RDDflatMapExample.java
import java.util.Arrays;
import org.apache.spark.SparkConf;
import org.apache.spark.api.java.JavaRDD;
import org.apache.spark.api.java.JavaSparkContext;
public class RDDflatMapExample {
public static void main(String[] args) {
// configure spark
SparkConf sparkConf = new SparkConf().setAppName("Read Text to RDD")
.setMaster("local[2]").set("spark.executor.memory","2g");
// start a spark context
JavaSparkContext sc = new JavaSparkContext(sparkConf);
// provide path to input text file
String path = "data/rdd/input/sample.txt";
// read text file to RDD
JavaRDD<String> lines = sc.textFile(path);
// flatMap each line to words in the line
JavaRDD<String> words = lines.flatMap(s -> Arrays.asList(s.split(" ")).iterator());
// collect RDD for printing
for(String word:words.collect()){
System.out.println(word);
}
}
}
Following is the input file we used in the above Java application.
sample.text
Welcome to TutorialKart
Learn Apache Spark
Learn to work with RDD
Run this Spark Java application, and you will get following output in the console.
Output
17/11/29 12:33:59 INFO DAGScheduler: ResultStage 0 (collect at RDDflatMapExample.java:26) finished in 0.513 s
17/11/29 12:33:59 INFO DAGScheduler: Job 0 finished: collect at RDDflatMapExample.java:26, took 0.793858 s
Welcome
to
TutorialKart
Learn
Apache
Spark
Learn
to
work
with
RDD
17/11/29 12:33:59 INFO SparkContext: Invoking stop() from shutdown hook
Python Example – Spark RDD.flatMap()
We shall implement the same use case as in the previous example, but as a Python application.
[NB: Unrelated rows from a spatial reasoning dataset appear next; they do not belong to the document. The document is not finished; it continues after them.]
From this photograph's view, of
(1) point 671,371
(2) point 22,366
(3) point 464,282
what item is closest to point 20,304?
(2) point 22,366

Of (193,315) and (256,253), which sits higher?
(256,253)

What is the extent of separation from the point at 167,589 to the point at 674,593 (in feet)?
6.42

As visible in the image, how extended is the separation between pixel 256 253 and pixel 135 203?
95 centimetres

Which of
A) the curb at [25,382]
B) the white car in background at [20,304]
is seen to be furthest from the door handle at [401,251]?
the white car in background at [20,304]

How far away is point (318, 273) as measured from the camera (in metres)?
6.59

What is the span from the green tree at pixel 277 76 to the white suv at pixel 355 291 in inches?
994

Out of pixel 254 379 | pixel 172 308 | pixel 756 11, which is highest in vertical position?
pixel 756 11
spark-rdd-flatmap-example.py
import sys
from pyspark import SparkContext, SparkConf
if __name__ == "__main__":
# create Spark context with Spark configuration
conf = SparkConf().setAppName("Read Text to RDD - Python")
sc = SparkContext(conf=conf)
# read input text file to RDD
lines = sc.textFile("/home/tutorialkart/workspace/spark/sample.txt")
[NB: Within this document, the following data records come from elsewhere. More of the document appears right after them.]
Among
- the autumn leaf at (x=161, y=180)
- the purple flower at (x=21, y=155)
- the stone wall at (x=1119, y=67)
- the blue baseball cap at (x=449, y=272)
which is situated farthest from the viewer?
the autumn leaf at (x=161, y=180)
# flatMap each line to words
words = lines.flatMap(lambda line: line.split(" "))
# collect the RDD to a list
llist = words.collect()
# print the list
for line in llist:
print line
Run the following command in your console, from the location of your python file.
$ spark-submit spark-rdd-flatmap-example.py
Spark will submit this python application for running.
17/11/29 15:15:30 INFO DAGScheduler: ResultStage 0 (collect at /home/tutorialkart/workspace/spark/spark-rdd-flatmap-example.py:18) finished in 1.127 s
17/11/29 15:15:30 INFO DAGScheduler: Job 0 finished: collect at /home/tutorialkart/workspace/spark/spark-rdd-flatmap-example.py:18, took 1.299076 s
Welcome
to
TutorialKart
Learn
Apache
Spark
Learn
to
work
with
RDD
17/11/29 15:15:30 INFO SparkContext: Invoking stop() from shutdown hook
Conclusion
In this Spark Tutorial, we learned the syntax and examples for RDD.flatMap() method.